* WHAT THE TASK ASKS:
From the court opinion below, list the kinds of parties that the NJTCCA prohibits from offering consumers notices that violate their rights.
─── TEXT PROVIDED ───
Having found that Plaintiff's FDCPA claim is barred by the statute of limitations, the Court does not address Defendant's additional arguments as to the merits of the FDCPA claim. --------
B. NJTCCA is Inapplicable to Defendant
The NJTCCA prohibits "seller[s], lessor[s], creditor[s], lender[s] [and] bailee[s]" from, inter alia, offering consumers notices that violate the rights established for consumers under state or federal law. N.J.S.A. 56.12-14. Here, Plaintiff has not alleged that Defendant is a "seller, lessor, creditor, lender or bailee" within the meaning of the NJTCCA. Id. While Plaintiff makes the conclusory allegation that Defendant "is a Creditor as defined in the Fair Debt Collection Practices Act . . ." (Compl. 3), she has not alleged that the definition of "creditor" under the FDCPA is the same as under the NJTCCA. Moreover, in Barrows v. Chase Manhattan Mortgage Corp., another court in this district found that a party that merely facilitates the payment of a consumer debt to another party is not a "creditor" under the NJTCCA. 465 F. Supp. 2d 347, 363 (D.N.J. 2006). Noting that "Black's Law Dictionary defines 'creditor' as 'one to whom a debt is owed; one who gives credit for money or goods," the Honorable Noel L. Hillman, U.S.D.J., found that the defendant law firm was not plaintiff's "creditor" under the NJTCCA because plaintiff did not owe a debt directly to the defendant law firm. Id. Likewise, because Plaintiff here has not alleged that she owed a debt directly to Defendant, she has not alleged that Defendant was acting as a "creditor" as defined by the NJTCAA. Thus, Plaintiff has failed to state a claim for relief under the NJTCCA.
IV. Conclusion
For the reasons set forth above, Defendant's motion to dismiss is granted. An order consistent with this Memorandum Opinion will be entered.
─── PROVIDED DATA ───
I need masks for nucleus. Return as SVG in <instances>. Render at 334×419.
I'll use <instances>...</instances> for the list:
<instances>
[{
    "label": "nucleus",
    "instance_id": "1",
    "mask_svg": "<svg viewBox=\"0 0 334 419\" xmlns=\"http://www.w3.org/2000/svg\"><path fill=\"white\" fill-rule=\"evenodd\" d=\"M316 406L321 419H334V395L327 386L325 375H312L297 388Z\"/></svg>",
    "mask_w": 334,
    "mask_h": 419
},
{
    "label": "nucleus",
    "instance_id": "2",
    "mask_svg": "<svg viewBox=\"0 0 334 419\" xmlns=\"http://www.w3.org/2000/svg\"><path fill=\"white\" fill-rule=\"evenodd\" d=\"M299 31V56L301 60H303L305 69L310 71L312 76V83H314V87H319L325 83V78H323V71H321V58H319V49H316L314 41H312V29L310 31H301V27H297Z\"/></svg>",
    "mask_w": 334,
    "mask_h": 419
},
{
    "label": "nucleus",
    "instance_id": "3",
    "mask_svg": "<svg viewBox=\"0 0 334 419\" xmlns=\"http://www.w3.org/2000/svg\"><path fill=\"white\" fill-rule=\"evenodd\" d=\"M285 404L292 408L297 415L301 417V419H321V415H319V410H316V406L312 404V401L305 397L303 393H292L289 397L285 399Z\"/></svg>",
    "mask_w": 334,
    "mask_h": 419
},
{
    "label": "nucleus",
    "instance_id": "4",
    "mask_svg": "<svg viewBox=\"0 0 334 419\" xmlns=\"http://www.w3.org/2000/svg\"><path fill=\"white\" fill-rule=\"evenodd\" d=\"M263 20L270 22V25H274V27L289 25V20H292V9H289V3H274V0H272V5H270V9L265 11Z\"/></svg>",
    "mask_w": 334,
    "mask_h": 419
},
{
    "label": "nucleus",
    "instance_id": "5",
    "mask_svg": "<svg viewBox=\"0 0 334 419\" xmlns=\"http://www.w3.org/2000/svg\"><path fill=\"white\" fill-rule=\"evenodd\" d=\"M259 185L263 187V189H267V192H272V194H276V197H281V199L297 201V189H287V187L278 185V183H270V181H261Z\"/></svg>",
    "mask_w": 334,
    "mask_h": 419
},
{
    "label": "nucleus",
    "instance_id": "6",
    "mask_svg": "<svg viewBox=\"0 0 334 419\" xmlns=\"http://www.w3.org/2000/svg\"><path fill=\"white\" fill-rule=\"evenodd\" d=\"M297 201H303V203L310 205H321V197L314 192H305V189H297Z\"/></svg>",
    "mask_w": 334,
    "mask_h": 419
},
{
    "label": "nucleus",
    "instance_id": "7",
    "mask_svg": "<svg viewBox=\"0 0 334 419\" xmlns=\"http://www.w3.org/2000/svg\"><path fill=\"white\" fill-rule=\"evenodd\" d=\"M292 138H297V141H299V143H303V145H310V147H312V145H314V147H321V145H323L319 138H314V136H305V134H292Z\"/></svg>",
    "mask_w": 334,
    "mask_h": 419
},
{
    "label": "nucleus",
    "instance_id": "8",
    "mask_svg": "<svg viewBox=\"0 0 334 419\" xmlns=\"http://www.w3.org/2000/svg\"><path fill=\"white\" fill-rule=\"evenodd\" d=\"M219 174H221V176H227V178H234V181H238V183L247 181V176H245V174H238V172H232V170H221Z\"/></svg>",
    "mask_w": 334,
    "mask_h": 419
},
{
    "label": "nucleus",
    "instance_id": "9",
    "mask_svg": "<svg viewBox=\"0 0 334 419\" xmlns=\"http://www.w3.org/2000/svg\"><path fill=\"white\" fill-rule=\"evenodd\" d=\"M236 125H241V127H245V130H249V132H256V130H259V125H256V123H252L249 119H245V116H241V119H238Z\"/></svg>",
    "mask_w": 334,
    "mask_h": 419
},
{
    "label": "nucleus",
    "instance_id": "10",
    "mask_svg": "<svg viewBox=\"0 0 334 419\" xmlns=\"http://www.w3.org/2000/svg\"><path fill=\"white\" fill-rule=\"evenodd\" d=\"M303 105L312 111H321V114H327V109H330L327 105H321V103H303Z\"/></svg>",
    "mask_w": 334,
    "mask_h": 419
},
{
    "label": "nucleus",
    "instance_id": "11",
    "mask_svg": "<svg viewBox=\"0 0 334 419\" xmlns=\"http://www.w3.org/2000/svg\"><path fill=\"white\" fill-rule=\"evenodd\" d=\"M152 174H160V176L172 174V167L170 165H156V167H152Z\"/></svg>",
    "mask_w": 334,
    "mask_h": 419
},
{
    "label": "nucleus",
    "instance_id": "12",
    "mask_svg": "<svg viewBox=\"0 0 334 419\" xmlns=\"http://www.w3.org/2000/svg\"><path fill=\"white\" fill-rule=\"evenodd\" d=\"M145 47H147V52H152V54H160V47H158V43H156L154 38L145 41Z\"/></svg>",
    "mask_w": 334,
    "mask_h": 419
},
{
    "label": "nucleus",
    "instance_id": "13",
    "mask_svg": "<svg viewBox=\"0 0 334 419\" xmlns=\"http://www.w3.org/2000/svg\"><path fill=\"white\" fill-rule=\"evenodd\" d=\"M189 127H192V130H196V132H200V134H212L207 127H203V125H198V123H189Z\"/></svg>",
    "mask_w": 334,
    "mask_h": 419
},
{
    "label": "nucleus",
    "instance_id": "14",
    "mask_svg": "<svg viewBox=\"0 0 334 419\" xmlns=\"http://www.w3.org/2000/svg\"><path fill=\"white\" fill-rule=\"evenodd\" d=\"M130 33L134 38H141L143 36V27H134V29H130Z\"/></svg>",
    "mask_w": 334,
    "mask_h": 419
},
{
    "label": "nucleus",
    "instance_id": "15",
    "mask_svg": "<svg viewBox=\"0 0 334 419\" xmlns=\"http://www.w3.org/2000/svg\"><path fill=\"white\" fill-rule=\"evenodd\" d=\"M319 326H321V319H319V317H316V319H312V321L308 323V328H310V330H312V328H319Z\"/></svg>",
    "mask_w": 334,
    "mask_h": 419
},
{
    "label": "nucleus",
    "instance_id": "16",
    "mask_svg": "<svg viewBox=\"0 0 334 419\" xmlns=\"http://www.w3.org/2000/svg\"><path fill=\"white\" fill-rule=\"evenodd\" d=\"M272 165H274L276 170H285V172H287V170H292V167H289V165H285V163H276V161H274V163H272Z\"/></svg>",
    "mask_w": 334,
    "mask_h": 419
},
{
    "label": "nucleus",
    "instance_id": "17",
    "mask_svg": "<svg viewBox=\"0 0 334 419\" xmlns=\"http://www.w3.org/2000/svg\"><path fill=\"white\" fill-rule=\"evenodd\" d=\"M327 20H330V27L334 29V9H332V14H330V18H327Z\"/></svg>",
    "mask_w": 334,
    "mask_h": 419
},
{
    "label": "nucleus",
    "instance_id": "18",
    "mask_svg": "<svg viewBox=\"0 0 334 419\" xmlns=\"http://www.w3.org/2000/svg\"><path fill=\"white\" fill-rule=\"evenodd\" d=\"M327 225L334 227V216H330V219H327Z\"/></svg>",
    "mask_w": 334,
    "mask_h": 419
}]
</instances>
───
* EXERCISE RESPONSE:
seller, lessor, creditor, lender, bailee